His independent London boutiques created a strong international following among popular music performers and celebrities from the 1960s to the 1990s, including Fred Astaire, Keith Richards, Bob Dylan, Rod Stewart, Jack Nicholson, David Bailey, Jonathan Ross, The Clash, Shakin' Stevens, Madness, George Michael, Iggy Pop, Tom Waits, Fun Lovin Criminals, Oasis and The Pretenders.

Designs from Johnson's labels Cockell & Johnson, Johnson & Johnson, Johnson's The Modern Outfitter and La Rocka! appeared on record sleeves (such as Stewart's 1970 album Gasoline Alley and Madness's 1979 single "One Step Beyond"), in promo videos (George Michael's 1987 "Faith" leather "La Rocka!" jacket), films (Jim Jarmusch's 1986 Down by Law and 1988 Mystery Train) and as stage costumes (David Bowie's 1988 Glass Spider tour).

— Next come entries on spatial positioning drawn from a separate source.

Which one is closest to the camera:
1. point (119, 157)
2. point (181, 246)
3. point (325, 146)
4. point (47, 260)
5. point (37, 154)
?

Simultaneously Johnson's clothes were popular with music fans and fashion followers, particularly after being championed in British style magazines such as The Face. The magazine's founder Nick Logan wrote in 2012: "Lloyd Johnson is up there with the likes of Paul Smith and Joseph Ettedgui in making London what it is today...he is one of the crucial figures in the development of British style. "

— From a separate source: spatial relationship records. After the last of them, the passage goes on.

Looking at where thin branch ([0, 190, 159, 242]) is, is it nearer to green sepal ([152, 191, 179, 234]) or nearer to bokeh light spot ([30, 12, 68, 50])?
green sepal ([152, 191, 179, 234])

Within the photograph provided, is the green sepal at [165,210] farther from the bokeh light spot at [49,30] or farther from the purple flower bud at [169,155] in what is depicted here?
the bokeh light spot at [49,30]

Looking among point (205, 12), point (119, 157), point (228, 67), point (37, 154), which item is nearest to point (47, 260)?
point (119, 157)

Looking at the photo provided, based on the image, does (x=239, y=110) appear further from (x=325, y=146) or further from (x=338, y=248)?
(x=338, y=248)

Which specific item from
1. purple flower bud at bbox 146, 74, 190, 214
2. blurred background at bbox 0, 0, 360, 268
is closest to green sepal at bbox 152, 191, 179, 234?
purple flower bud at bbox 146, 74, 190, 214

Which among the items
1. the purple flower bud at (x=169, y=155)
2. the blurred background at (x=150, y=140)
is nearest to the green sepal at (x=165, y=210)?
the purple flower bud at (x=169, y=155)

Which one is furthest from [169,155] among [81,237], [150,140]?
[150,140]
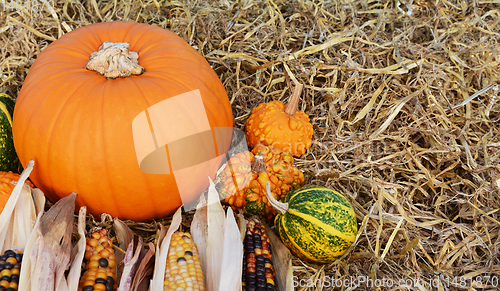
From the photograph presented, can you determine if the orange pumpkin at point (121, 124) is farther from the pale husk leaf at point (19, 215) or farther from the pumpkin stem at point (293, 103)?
the pumpkin stem at point (293, 103)

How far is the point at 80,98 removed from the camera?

In a 2012 interview, Johnson told The Guardian: "My designs were pure rock'n'roll. I created what I saw as stage-wear for the street."

==Early life==
Johnson was born in Enfield, Middlesex, and raised in Hastings, East Sussex, where he attended Hastings Art School. A mod fashion and music fan, in his teenage years Johnson made his own clothes and also undertook regular shopping expeditions to such late 1950s/early 1960s London boutiques as Vince Man's Shop, Anello & Davide and Sportique, where he bought garments on behalf of himself and his circle of friends.

==Career==
In 1966 Johnson worked at London menswear stores Cecil Gee and The Cue Shop, the newly launched boutique within traditional retailer Austin Reed. He and Hastings friend Patrick Cockell (son of the British heavyweight boxer Don Cockell) operated an extra-curricular business making and selling 'slash-end' ties to such new outlets as Granny Takes a Trip and Michael Rainey's Hung on You.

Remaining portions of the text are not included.